Michel Racine (Fabrice Luchini) est un président de cour d’assise. Peu aimé de ses collègues, il dirige ses procès avec rectitude. Lors d’un procès, une ancienne connaissance, Ditte Lorensen-Coteret (Sidse Babett Knudsen), pour qui il a eut le béguin est choisie comme jurée.
L’hermine se débat entre deux faces, l’une étant la chronique judiciaire et l’autre étant la naissance des sentiments amoureux. Sous ce premier aspect, le film manque terriblement d’aspérité. Son approche naturaliste, presque documentaire, n’apporte rien de neuf à un genre éculé. Constituant les trois quarts du récit, la partie concernant le procès tente de faire dans la chronique sociale, et fait rire, presque à ses dépens, en tentant de multiplier les portraits de témoins caricaturaux. Nous sommes dans le Nord et la plupart des témoins semblent consanguins. Le juge et ces assesseurs esquissent quelques sourires entendus. Bref, avouons que l’on rit de cette misère humaine, prise inévitablement sous l’angle comique, mais pourtant dramatique. Nous ne sommes pas sur qu’il s’agissait du but affiché de Christian Vincent. Concernant les jurés, leurs doutes sont mis en avant sans panache, reposant essentiellement sur des artifices scénaristiques concernant le jeu de l’accusé plutôt que sur leurs considérations philosophique et humaines. Difficile d’égaler le chef d’œuvre de Sidney Lumet, Douze hommes en colère, sur ce principe.
Rien que de très banal dans le déroulement du film rappelant le meilleur (ou le pire selon le point de vue) des séries télévisuelles sur les coulisses des Palais de Justice. Du côté de la romance entre la jurée et le juge, le scénario mettant en scène une séduction feutrée peine à nous passionner pour ce sexagénaire tombé secrètement amoureux de son infirmière et se rêvant une seconde jeunesse après son divorce récent.

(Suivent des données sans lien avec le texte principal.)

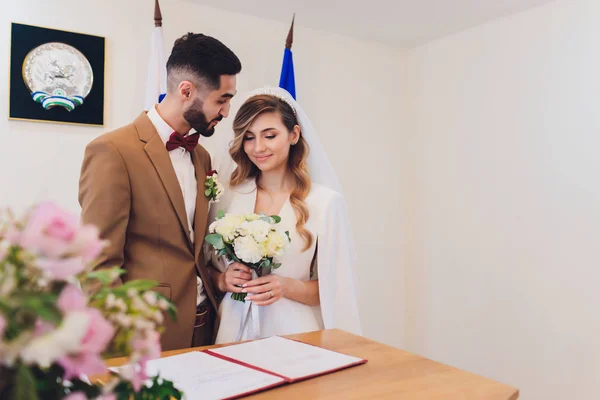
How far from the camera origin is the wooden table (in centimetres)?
112

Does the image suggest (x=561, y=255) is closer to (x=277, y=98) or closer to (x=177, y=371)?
(x=277, y=98)

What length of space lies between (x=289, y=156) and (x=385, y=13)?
185 cm

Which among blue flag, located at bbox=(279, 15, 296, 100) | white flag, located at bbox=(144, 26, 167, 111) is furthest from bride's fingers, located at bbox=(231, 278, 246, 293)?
blue flag, located at bbox=(279, 15, 296, 100)

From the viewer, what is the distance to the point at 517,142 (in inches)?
145

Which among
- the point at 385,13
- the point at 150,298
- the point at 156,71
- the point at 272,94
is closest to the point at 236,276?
the point at 272,94

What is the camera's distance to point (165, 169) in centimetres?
199

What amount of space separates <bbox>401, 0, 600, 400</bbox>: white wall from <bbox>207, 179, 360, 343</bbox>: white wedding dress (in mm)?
1741

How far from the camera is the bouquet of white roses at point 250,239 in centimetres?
183

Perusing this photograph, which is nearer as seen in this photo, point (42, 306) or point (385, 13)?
point (42, 306)

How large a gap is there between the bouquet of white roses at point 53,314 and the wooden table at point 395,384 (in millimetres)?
633

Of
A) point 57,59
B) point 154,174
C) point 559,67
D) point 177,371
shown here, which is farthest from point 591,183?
point 57,59

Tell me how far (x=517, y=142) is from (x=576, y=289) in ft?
3.49

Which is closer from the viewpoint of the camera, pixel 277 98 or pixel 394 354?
pixel 394 354

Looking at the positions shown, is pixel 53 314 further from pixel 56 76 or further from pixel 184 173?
pixel 56 76
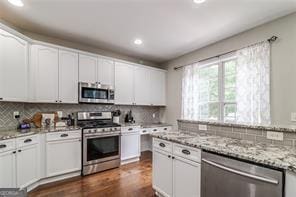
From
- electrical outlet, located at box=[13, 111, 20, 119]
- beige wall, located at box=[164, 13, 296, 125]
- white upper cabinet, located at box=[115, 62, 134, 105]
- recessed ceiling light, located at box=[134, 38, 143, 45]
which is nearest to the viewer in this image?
beige wall, located at box=[164, 13, 296, 125]

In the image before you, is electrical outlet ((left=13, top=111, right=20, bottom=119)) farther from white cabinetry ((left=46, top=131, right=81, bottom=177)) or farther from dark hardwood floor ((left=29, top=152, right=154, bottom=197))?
dark hardwood floor ((left=29, top=152, right=154, bottom=197))

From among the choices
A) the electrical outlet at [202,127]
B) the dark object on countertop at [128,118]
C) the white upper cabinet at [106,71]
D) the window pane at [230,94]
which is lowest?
the dark object on countertop at [128,118]

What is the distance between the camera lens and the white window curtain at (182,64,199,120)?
166 inches

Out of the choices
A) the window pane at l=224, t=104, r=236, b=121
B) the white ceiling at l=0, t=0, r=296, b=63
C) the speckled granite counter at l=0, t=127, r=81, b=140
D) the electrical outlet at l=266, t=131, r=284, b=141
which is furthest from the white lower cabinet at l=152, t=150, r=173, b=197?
the white ceiling at l=0, t=0, r=296, b=63

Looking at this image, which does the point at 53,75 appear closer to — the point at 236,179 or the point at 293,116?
the point at 236,179

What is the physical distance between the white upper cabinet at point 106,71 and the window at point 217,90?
2.11 m

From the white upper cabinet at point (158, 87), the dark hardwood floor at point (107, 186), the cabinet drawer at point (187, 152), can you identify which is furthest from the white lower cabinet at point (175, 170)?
the white upper cabinet at point (158, 87)

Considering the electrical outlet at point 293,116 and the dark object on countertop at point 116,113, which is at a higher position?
the electrical outlet at point 293,116

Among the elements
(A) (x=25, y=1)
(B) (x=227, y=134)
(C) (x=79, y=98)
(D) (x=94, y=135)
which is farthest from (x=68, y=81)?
(B) (x=227, y=134)

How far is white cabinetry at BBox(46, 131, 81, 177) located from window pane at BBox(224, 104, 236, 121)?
3084mm

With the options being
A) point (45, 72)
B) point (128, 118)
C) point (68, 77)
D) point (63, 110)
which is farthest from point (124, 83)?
point (45, 72)

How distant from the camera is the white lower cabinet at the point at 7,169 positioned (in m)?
2.18

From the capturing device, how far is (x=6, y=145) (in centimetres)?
222

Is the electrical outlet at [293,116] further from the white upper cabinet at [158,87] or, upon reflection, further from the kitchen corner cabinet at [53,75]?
the kitchen corner cabinet at [53,75]
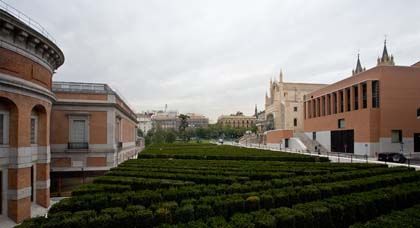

L’hermine se laisse regarder jusqu’au bout pour le plaisir simple mais inégalable d’entendre Luchini réciter son texte avec l’émotion qu’on lui connaît. D’ailleurs, celui-ci ne faisant pas du Luchini, comme on pourrait dire, on attend avec impatience les moments où ressurgissent la bête, comme ce bel instant où il évoque le poème d’Antoine Pol popularisé par George Brassens : Les passantes. Moment gâché par la sonnerie du portable de la jeune fille de Ditte, Ann (Eva Lallier) et permettant une saillie sur cette génération gâchée par les nouvelles technologies. On se demande quand cessera cette querelle idiote de génération si prisée par le cinéma français de nos jours. Notons également la présence de Michaël Abiteboul que nous avions vu dans Jusqu’au dernier (et également dans Papa ou maman), meilleur en avocat qu’en flic.
Récompensé par un prix du meilleur scénario à la Mostra de Venise, Fabrice Luchini ayant quant à lui rafler le prix de la meilleure interprétation masculine, L’hermine n’en méritait certainement pas tant. Cette romance sans relief, ce procès sans profondeur particulière n’a ému ni notre cœur ni notre tête.